ただ、目の前にいるのが「ドット・バレット」じゃなくなっている。
「は?なんで…」
後ろから咳払いが聞こえる。
「ゴホンッ。おい、偽物相手にいつまで泣いてんだよ。」
「ドット…?」
なんでだ?何があった?偽物…?俺がターゲットを間違えた?そんなはずない。
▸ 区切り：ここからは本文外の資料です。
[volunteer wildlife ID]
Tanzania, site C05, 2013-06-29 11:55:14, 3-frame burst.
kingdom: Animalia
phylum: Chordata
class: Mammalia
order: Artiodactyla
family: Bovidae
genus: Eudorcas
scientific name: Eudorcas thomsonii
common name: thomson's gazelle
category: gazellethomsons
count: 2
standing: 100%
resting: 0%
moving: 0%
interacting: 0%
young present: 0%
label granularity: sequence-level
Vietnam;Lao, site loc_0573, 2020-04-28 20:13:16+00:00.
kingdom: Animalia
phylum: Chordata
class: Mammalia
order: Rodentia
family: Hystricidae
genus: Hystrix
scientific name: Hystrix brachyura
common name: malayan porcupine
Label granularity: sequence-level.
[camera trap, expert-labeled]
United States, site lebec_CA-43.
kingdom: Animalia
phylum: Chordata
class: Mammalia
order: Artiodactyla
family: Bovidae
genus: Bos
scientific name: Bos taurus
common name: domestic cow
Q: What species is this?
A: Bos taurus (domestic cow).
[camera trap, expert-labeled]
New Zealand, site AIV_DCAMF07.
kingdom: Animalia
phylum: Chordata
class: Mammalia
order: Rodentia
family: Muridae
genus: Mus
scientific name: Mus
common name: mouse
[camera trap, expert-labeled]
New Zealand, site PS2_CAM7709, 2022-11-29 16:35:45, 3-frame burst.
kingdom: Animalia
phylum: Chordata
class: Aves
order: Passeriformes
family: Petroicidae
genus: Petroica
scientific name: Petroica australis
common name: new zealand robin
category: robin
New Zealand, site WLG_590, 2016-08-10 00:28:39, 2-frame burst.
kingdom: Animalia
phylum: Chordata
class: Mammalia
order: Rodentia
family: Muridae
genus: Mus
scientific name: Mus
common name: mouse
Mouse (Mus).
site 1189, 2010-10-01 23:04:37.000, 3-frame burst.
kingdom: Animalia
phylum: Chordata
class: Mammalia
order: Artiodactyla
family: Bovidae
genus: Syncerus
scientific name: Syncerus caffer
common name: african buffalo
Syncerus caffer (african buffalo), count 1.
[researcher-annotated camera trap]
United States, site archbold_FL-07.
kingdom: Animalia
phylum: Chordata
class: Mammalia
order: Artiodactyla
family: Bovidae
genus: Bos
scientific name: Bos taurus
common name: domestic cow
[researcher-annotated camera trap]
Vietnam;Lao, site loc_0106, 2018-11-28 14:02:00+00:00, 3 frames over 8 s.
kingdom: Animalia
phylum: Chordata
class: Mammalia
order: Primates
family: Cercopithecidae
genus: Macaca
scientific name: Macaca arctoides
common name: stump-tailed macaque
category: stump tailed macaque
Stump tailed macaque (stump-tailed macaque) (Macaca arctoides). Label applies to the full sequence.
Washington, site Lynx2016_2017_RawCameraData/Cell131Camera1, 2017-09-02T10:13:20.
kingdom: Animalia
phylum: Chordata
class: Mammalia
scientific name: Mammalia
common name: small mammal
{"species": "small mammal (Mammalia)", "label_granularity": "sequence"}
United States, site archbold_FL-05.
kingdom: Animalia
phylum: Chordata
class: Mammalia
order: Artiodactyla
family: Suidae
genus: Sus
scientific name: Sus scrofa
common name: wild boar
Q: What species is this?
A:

目の前にいたのは確かにドットで…
「舐めてもらっちゃ困るぜ」
「なんでっ、」
「こんなでっかい仕事任されてんだから身代わり人形の一つや二つ用意されてるっつーの!」
身代わり人形…?刺す直前に自身と人形をすり替えただと?そんなの一般人に出来るわけがない
「お前、何者なんだ…?」
本物のドット・バレットは無邪気な子供のように、見方を変えると小悪魔のように口角をニッと上げ、
「人に言えねー仕事してんだよ。お前なら分かるだろ…?」
笑って答えた。
その笑顔が俺は、
好きだ。
「好きだ。」
目の前の顔が髪と同じくらい真っ赤に染まっていく。
「っ…あ、俺もだよっ…」
え?俺は口に出てたのか?
しかもドット、今なんて言った…?
俺も?
両…想……い?
「ははっ。そうか。」
―拝啓、数年前の自分へ
ドット・バレットを諦めるなよ。